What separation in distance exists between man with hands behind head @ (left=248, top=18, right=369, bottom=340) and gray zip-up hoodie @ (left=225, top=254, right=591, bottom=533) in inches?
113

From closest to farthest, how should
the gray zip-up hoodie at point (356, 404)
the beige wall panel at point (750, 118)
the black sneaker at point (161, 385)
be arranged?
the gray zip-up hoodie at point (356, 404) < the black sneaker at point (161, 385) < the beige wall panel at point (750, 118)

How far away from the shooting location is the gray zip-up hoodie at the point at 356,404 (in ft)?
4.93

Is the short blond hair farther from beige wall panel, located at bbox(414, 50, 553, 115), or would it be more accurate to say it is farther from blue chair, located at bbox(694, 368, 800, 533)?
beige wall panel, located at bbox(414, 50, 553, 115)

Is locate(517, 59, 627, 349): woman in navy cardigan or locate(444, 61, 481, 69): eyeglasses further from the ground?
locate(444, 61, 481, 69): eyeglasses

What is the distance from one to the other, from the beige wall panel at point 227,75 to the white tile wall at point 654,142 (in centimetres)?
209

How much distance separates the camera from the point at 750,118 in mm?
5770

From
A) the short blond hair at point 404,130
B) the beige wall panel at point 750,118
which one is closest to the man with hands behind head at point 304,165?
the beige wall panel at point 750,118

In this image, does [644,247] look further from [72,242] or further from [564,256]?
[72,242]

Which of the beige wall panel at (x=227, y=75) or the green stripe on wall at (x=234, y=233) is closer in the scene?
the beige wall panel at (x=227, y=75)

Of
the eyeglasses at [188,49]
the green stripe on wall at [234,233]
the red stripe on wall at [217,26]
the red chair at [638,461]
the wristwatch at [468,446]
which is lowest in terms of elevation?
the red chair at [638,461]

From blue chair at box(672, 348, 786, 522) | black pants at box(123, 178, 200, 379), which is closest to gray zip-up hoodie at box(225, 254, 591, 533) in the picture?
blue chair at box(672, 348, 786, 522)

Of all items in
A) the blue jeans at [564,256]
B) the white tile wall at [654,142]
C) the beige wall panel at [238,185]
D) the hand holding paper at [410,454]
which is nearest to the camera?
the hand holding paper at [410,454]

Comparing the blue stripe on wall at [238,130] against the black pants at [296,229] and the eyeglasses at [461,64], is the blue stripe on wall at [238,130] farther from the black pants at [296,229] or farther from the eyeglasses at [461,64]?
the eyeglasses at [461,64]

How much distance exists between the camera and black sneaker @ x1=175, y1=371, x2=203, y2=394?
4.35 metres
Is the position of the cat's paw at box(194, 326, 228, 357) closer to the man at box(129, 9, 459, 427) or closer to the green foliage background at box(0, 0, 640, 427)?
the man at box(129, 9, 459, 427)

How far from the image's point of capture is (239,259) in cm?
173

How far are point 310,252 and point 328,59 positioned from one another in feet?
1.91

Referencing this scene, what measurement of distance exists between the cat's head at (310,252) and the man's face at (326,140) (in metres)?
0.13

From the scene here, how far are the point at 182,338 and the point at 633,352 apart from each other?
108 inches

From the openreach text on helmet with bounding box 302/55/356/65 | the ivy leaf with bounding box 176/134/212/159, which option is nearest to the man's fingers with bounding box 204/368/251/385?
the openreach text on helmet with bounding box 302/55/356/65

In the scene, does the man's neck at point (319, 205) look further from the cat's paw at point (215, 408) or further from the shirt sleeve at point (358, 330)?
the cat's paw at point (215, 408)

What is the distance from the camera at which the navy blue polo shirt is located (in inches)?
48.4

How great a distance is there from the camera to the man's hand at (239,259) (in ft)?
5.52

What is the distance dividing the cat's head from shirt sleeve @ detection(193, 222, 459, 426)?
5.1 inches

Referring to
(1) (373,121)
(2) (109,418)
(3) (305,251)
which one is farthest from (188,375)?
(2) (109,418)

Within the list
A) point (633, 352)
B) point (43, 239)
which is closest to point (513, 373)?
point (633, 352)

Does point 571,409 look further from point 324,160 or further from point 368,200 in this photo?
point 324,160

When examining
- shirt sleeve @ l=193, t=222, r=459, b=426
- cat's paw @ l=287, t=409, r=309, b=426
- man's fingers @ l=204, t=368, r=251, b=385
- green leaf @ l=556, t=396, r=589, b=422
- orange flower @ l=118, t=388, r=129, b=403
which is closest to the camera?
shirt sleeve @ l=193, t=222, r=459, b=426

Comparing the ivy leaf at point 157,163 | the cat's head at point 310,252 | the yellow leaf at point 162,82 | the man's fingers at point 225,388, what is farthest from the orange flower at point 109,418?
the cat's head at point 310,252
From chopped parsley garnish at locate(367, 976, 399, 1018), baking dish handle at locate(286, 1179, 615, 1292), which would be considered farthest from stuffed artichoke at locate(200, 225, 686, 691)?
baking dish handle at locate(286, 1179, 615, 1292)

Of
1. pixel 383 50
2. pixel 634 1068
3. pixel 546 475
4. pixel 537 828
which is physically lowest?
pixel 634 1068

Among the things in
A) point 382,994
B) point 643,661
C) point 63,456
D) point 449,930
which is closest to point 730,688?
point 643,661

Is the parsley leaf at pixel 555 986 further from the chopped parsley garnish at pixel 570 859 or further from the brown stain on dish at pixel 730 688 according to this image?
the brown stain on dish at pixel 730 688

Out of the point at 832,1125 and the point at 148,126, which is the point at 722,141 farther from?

## TASK PROMPT
Rewrite the lines above as a Markdown table with the columns "Row" and "Text," one numbered row per line and no blank lines. Start with the line containing "Is the parsley" and include every line through the last one.

## RESPONSE BELOW
| Row | Text |
|---|---|
| 1 | Is the parsley leaf at pixel 555 986 further from the chopped parsley garnish at pixel 570 859 or further from the brown stain on dish at pixel 730 688 according to this image? |
| 2 | the brown stain on dish at pixel 730 688 |
| 3 | Out of the point at 832,1125 and the point at 148,126, which is the point at 722,141 farther from? |